L'ancêtre Isaac Bédard dut parfaire bien d'autres travaux. Tout n'a pas été consigné par les notaires. Nous le voyons encore, pour la somme de 100 livres, en 1682, bâtir la grange moderne de Louis de Villeray, «laquelle aura cinquante-deux pieds de long... aux pignons deux croix et st André a chacun et deux guette au-dessus de l'entretoise, faire le comble en crouppe avec feste...». Enfin, à la même époque, l'ancêtre François Lavergne, «maçon demeurant à la brasserie» de Québec, obtint l'aide de Bédard pour la construction d'une maison à la Haute-Ville, près des Ursulines. Évaluation du travail: 85 livres.

Personne ne s'est plaint au sujet des ouvrages de l'ancêtre Bédard; il travaillait bien.

Le fermier

En ce temps-là, il fallait trimer dur pour vivre honorablement. Isaac Bédard était venu au Canada avec quelques économies dans son gousset, sans doute. Mais, en janvier 1669, son avoir avait fondu. Isaac et Marie firent appel aux Jésuites «pour subvenir à leurs urgentes affaires». Ceux-ci leur prêtèrent 50 livres.

Le 17 octobre 1681, les Hospitalières concédèrent à Bédard une terre de 3 arpents de front sur la route de Saint-Romain, avec 20 de profondeur, à titre de cens et rentes seigneuriales. La condition: y avoir feu et lieu. Le notaire Becquet écrivit dans le contrat que Bédard était habitant de Notre-Dame-des-Anges. Le 8 avril 1685, autre concession par les mêmes religieuses d'un autre arpent de front dans le même territoire. Isaac vivait alors à la Plaine Saint-Romain, sur la concession de 1681. Le notaire Genaple le situait d'ailleurs au même endroit en 1683, dans un acte établissant l'obligation de 82 livres que Bédard devait à Villeray.

Au recensement de 1681, Isaac Bédard, charpentier, habitant de la Petite-Auvergne, possédait un fusil, quatre bêtes à cornes et douze arpents de terre en culture.

Petite famille, grande descendance

Isaac Bédard fut inhumé à Charlesbourg, le 15 janvier 1689, à l'âge de 73 ans environ.
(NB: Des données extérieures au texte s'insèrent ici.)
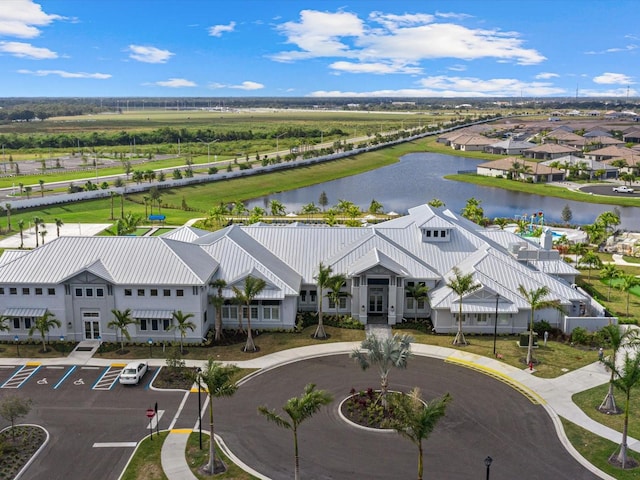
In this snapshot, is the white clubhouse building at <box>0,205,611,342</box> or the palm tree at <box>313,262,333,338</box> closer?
the white clubhouse building at <box>0,205,611,342</box>

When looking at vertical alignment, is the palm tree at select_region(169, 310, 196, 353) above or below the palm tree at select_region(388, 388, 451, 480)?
below

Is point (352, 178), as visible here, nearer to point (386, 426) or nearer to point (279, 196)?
point (279, 196)

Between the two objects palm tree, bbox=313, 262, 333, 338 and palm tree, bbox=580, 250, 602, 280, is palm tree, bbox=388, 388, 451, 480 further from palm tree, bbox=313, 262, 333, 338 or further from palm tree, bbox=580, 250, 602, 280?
palm tree, bbox=580, 250, 602, 280

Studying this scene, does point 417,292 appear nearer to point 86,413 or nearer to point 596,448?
point 596,448

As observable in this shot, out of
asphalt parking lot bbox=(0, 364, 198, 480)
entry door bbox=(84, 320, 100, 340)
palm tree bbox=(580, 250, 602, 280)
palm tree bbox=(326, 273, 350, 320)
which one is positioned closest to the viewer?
asphalt parking lot bbox=(0, 364, 198, 480)

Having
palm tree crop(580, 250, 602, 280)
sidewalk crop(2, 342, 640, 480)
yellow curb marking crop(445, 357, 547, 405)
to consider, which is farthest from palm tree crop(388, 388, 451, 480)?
palm tree crop(580, 250, 602, 280)

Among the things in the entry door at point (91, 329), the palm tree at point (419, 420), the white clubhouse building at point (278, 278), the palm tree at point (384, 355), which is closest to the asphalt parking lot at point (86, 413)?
the entry door at point (91, 329)

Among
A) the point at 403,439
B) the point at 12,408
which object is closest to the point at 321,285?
the point at 403,439
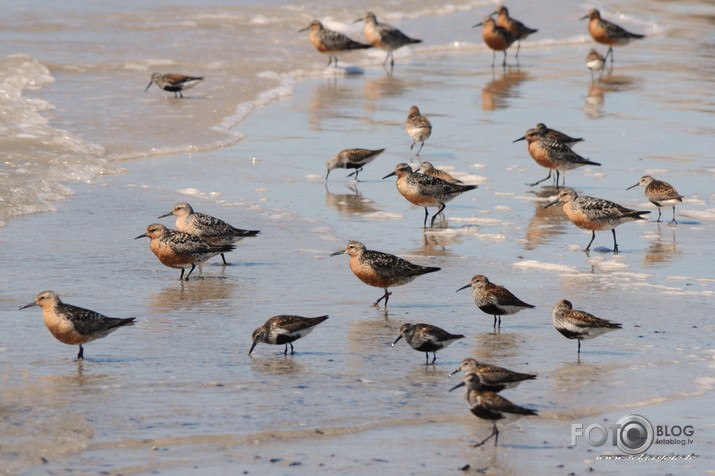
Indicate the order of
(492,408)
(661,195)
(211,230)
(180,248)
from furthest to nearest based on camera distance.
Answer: (661,195), (211,230), (180,248), (492,408)

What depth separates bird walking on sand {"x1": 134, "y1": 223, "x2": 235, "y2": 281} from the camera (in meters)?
13.2

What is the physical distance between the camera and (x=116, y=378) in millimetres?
9914

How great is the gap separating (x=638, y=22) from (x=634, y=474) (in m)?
31.9

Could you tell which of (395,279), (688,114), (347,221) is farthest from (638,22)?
(395,279)

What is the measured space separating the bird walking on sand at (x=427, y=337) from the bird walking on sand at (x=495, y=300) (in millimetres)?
968

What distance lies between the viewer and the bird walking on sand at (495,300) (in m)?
11.5

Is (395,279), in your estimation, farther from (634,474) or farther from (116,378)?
(634,474)

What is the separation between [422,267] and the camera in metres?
12.7

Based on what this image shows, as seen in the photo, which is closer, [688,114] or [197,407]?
[197,407]

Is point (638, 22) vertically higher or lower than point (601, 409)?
higher

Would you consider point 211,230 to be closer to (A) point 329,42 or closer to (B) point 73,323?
(B) point 73,323

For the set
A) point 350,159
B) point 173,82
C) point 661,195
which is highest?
point 173,82

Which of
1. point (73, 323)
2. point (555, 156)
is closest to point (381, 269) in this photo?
point (73, 323)

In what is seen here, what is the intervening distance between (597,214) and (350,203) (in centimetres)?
402
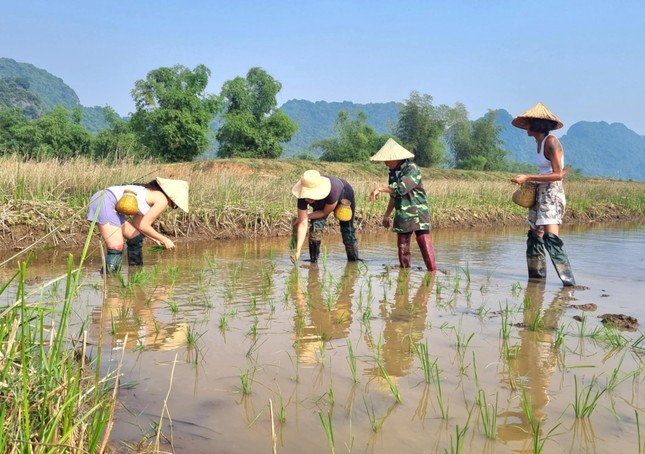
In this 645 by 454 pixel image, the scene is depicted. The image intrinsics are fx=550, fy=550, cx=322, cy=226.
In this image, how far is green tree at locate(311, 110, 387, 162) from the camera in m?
67.4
L'abbé Nicolas Dubos écrivit au registre: après avoir reçu les sacrements de pénitences, eucharistie et extrême-onction. Quant à Marie Girard, son épouse fidèle, les documents écrits ont oublié de mentionner sa mort survenue après 1687. Isaac et Marie laissaient dans le deuil trois enfants, tous établis à Charlesbourg.

La descendance de Jacques et de Louis tient du prodige par le nombre et la qualité. Les cinq fils mariés de Jacques donnèrent une soixantaine de petits-enfants aux ancêtres Isaac et Marie, dont la moité furent des garçons, et une vingtaine d'entre eux fondèrent à leur tour des foyers. Les quatres fils mariés de Louis donnèrent plus d'une trentaine de petits-enfants, dont une vingtaine de petits-fils, et douze de ceux-ci se marièrent à leur tour. En 1946, on avançait le nombre de 30,000 Bédard en Amérique. La famille Bédard brilla d'un éclat particulier dans le monde ecclésiastique et religieux, dans la magistrature, la politique, le commerce et même dans la milice. A Charlesbourg, en 1760, il y avait deux capitaines de milice Bédard et deux sergents.



NOTES:

1. Selon Nos Ancêtres, volume 2.

2. Omer Bédard, "Généalogie des Familles Bédard du district de Québec" (1946), 657 pages. En 1981, M. Omer Bédard a obtenu copie de la liste de ceux qui ont fait abjuration de la foi huguenote à partir de 1633. Le document se trouve à la bibliothèque municipale de La Rochelle. Isaac Bédard, son épouse Marie Girard et leur fils Jacques, tous natifs de La Rochelle, ont abjuré le protestantisme pour devenir catholiques, le 2 avril 1660.